The first youth orchestra created in Chile and South America, date back to the 1960s with the one created in the city of La Serena, led by conductor and composer Jorge Peña Hen although this experience ended in 1973, will be and inspiration for the creation of FOJI.

FOJI begun in 2001 on the initiative of then first lady Luisa Durán de Lagos and 2006 National price of Music and Arts master Fernando Rosas Pfingsthorn, the Foundation forms a part of the Sociocultural Directorate of the Chilean Presidential office.

== Mission ==

The Foundation's mission is "to elevate the social, cultural and educational development of Chile, offering opportunities so that children and young people from all over Chile improve their quality of life through being involved in orchestras". It offers 1,500 scholarships annually, favouring children from lower-income families.

== Orchestras ==
A large number of orchestras throughout Chile are managed through the Foundation.

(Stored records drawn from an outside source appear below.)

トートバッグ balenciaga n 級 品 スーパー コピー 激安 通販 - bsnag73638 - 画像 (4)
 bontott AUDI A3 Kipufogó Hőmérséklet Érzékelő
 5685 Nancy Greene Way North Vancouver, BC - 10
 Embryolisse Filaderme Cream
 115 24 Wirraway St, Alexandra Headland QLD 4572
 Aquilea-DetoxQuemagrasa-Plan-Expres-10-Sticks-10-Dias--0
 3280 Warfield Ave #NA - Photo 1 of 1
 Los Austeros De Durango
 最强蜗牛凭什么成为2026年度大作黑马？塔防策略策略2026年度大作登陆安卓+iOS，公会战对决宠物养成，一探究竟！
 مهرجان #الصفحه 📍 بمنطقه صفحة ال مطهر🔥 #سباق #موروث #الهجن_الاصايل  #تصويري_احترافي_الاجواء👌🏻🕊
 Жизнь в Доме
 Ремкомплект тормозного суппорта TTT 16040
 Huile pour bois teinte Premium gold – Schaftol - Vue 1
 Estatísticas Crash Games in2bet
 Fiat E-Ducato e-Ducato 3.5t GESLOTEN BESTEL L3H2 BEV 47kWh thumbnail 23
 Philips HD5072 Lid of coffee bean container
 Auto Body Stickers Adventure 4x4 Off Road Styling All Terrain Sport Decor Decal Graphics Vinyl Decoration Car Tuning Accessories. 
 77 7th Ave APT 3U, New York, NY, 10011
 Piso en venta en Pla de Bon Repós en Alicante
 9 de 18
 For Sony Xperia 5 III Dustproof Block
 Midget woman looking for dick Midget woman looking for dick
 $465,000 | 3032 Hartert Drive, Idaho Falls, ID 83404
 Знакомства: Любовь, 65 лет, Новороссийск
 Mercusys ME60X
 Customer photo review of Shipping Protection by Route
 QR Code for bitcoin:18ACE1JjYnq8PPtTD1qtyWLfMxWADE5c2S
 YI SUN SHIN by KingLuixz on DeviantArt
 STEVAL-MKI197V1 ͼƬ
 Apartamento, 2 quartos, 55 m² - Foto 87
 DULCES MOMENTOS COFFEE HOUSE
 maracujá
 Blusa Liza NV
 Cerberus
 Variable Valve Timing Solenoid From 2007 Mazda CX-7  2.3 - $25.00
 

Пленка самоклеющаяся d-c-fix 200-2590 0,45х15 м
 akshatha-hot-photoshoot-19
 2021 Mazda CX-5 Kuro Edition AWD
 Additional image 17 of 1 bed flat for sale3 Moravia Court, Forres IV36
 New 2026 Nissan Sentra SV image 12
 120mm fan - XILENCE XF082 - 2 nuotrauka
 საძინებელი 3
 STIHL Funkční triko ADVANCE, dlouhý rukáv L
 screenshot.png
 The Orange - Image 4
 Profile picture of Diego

=== National youth orchestra ===
The National Youth Symphony Orchestra (OSNJ) (Orquesta Sinfónica Nacional Juvenil) is the Foundation's longest-running orchestra, founded in 1994. As the national youth orchestra of Chile, the orchestra has undertaken tours of Europe and also performed in neighbouring country Peru, among numerous national performances. In 2019, the orchestra debuted at Young Euro Classic.

== Achievements ==

Foji claim that their programme reaches more than 12,000 teens and children every year, and their orchestras perform concerts that reach an audience of almost a million.